Public interested has also been informed and stimulated by this research [I6-I9].

Our work has generated considerable interest from governmental organisations (invitations from EU JRC and US Navy to offer advice), the industry and research organisations (invitations from leading organisations such as Thales, Honeywell, Fraunhofer to team-up in projects to integrate our tools into their products).

Moreover, the work on Event Detection was evaluated on 52 hours of the real multi-camera surveillance dataset of the TRECVID 2010 challenge and generated the lowest error score for the Person Runs detection task. The work is also core technology used in securing several national and international research projects whose current active funding is over £1.5M. These projects include:

  • a four-year Marie Curie Industry-Academia Partnership ‘CENTAUR’ Crowded ENvironments moniToring for Activity Understanding and Recognition (FP7-PEOPLE-324359, 2013-2016);
  • an EPSRC project on Multisource audio-visual production from user-generated content (EP/K007491/1, 2013-2015)
  • a three-year EU ARTEMIS collaborative project ‘COPCAMS’ COgnitive & Perceptive CAMeraS (ARTEMIS-2012-1-332913, 2013-2016)
  • and a seven-year Erasmus Mundus Doctorate Programme in Interactive Cognitive Environments (Education, Audiovisual & Culture Executive Agency (FPA n. 2010-0012, 2010-2017)

Finally, this work is one of the major research threads underpinning the newly founded QMUL research Centre for Intelligent Sensing (

Our Impact

The application of our multi-target tracking and scene analysis tools aims to reduce risks to the security of nation states.
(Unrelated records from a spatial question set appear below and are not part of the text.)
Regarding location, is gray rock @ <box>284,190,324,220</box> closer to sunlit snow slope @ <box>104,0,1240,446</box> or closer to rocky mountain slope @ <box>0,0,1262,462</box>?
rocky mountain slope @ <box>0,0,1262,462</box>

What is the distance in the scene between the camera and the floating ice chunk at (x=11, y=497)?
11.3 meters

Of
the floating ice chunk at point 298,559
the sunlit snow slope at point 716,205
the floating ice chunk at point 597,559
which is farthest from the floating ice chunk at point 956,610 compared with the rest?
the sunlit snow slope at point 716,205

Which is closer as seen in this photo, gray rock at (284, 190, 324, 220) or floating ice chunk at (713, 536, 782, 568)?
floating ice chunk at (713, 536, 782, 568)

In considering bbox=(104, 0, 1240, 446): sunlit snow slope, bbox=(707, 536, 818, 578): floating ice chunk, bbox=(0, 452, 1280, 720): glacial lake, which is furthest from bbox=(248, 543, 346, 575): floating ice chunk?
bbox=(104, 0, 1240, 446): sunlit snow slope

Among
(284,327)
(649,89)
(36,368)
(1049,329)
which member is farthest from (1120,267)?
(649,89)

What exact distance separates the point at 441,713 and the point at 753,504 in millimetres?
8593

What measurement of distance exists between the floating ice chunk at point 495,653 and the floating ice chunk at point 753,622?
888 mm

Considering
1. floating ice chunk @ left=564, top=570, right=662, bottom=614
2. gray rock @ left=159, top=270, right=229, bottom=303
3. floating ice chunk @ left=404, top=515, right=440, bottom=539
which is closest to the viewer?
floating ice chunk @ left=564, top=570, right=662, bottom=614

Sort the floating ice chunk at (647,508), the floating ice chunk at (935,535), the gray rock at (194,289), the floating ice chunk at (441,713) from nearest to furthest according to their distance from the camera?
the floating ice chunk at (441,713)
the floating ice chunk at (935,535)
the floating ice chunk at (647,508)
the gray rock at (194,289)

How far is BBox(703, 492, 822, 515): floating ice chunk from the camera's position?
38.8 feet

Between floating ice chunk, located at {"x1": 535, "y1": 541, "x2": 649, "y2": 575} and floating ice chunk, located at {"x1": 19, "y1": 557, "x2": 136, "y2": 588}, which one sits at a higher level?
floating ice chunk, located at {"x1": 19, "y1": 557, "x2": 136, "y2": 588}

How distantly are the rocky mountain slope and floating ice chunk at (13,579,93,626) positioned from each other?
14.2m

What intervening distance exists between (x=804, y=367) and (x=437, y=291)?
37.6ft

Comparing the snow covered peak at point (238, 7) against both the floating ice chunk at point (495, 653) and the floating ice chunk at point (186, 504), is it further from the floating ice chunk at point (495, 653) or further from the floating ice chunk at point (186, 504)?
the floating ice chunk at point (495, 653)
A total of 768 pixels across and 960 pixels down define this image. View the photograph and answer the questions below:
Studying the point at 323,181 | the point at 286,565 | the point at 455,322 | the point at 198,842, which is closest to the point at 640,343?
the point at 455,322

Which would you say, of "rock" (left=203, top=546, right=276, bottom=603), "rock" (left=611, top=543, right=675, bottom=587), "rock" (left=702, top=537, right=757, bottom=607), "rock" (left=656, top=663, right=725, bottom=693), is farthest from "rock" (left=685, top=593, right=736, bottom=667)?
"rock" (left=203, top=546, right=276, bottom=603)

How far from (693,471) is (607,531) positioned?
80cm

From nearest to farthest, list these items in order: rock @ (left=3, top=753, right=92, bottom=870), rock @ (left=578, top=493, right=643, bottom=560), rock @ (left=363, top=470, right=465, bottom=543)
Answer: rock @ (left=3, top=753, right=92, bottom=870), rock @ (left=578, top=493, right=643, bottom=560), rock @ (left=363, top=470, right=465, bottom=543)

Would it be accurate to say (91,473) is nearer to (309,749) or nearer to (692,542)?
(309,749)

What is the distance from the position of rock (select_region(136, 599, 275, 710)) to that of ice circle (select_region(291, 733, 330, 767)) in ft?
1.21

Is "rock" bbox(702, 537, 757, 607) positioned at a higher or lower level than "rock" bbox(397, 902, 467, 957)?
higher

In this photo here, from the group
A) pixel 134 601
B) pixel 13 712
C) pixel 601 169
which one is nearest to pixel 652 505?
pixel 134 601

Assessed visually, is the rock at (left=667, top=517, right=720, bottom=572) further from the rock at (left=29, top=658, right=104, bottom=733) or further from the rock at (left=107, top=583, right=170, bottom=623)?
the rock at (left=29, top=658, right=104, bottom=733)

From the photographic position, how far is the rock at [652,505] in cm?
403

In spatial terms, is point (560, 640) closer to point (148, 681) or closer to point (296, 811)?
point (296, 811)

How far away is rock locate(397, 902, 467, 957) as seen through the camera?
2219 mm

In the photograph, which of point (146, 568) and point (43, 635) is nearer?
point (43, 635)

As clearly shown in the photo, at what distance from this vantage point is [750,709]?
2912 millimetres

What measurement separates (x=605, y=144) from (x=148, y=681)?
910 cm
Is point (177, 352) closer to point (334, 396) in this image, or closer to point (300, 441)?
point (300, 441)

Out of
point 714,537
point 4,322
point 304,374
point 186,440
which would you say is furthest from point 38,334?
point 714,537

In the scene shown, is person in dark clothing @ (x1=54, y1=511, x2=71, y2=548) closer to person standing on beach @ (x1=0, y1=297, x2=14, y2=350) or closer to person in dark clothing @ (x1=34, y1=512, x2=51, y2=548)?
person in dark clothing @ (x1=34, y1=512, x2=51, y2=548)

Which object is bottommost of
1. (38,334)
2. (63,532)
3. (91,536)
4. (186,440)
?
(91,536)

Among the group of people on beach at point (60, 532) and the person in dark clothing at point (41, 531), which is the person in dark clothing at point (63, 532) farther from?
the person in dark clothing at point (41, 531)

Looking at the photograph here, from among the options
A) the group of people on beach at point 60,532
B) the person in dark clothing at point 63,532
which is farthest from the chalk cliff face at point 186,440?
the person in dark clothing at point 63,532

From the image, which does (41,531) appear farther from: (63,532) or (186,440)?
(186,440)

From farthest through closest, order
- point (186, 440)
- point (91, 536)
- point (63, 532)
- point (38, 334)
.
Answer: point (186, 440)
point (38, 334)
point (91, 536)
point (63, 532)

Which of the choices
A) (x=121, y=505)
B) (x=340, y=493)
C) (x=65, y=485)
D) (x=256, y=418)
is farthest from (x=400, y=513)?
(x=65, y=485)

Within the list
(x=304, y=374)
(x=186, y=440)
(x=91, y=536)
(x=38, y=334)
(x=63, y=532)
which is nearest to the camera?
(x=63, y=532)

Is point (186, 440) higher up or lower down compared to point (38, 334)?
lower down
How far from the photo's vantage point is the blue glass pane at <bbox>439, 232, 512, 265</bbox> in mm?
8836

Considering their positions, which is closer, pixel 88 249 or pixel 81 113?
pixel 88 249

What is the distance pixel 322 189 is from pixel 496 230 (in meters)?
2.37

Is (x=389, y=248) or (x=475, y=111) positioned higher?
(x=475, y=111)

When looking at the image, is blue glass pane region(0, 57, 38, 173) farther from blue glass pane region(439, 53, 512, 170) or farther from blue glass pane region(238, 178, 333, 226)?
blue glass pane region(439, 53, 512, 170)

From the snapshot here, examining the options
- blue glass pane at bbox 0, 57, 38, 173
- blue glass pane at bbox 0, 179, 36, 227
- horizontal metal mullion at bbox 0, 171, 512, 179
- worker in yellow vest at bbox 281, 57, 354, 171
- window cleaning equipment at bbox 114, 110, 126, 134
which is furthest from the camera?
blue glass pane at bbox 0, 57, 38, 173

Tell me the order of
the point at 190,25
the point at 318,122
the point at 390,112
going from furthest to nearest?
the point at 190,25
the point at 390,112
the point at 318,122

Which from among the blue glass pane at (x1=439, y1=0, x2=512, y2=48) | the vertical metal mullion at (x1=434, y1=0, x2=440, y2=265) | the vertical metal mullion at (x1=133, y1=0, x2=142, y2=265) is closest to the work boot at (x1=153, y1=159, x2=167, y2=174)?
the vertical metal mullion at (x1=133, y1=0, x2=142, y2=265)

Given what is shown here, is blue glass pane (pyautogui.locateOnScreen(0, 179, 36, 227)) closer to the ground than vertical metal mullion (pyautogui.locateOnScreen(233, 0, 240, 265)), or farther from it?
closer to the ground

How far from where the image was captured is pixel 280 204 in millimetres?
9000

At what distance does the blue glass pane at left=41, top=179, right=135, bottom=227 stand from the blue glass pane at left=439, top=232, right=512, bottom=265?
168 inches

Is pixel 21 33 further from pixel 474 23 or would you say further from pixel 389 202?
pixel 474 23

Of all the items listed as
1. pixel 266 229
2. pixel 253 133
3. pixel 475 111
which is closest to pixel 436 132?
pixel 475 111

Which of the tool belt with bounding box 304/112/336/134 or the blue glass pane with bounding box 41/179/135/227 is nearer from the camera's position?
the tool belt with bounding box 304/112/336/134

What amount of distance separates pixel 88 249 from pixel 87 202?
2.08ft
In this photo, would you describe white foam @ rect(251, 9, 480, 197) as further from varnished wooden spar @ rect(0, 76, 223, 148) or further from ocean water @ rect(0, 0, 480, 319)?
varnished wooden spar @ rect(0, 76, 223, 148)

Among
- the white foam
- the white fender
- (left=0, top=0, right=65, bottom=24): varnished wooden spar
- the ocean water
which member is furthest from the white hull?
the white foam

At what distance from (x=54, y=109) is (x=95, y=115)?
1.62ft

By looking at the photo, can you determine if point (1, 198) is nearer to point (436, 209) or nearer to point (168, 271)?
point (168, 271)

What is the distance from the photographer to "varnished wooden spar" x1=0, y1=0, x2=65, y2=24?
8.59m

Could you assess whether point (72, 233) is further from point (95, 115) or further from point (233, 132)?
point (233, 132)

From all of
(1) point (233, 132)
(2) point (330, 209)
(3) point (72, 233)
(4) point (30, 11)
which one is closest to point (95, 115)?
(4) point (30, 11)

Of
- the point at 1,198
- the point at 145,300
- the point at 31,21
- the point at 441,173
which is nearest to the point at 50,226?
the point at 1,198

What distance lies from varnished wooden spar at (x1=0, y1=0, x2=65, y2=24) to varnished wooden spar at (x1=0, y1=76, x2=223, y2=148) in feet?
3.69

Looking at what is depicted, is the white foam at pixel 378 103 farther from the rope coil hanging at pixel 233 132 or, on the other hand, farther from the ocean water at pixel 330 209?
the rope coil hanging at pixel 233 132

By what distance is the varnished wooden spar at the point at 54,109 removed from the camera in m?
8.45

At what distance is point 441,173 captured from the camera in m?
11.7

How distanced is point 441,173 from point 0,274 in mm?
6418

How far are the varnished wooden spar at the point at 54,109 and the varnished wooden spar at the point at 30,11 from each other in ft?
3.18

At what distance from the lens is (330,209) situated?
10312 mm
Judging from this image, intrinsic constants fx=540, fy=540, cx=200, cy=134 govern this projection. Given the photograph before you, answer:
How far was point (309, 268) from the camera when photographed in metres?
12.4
The work on tracking and scene analysis was demonstrated in both the 2006 Evaluation of advanced detection and tracking algorithms (ETISEO) in and the 2006 Video Analysis and Content Exploitation (VACE) evaluation campaigns, leading to the invited talks at the final ETISEO workshop in December 2006 (as top performer from Europe) and at the Group of Experts in Vision Systems conference (2008) organized by the UK Centre for the Protection of the National Infrastructure (CPNI).

The work also led to an invitation to present at the Emerging Surveillance Capabilities & Requirements workshop (by invitation only), organized by the Directorate General Joint Research Centre of the European Commission, Institute for the Protection and Security of the Citizen (2011).

The new object-tracking method that improves the sampling efficiency of particle filters developed during Cavallaro’s EPSRC First Grant ‘MOTINAS’ (Multi-modal object tracking in a network of audiovisual sensors, Project partners: Intel, GE industrial (Visiowave) 2006 – 2008), was licensed in 2006 to General Dynamics (“a global corporation with government and commercial customers on six continents and in more than 40 countries that provides combat and intelligence IT systems”) [I3]; is used since 2006 by the Robotics group of the University of Copenhagen [I4]; and is part of the teaching material for course E6998 at Columbia University since 2008 [I5].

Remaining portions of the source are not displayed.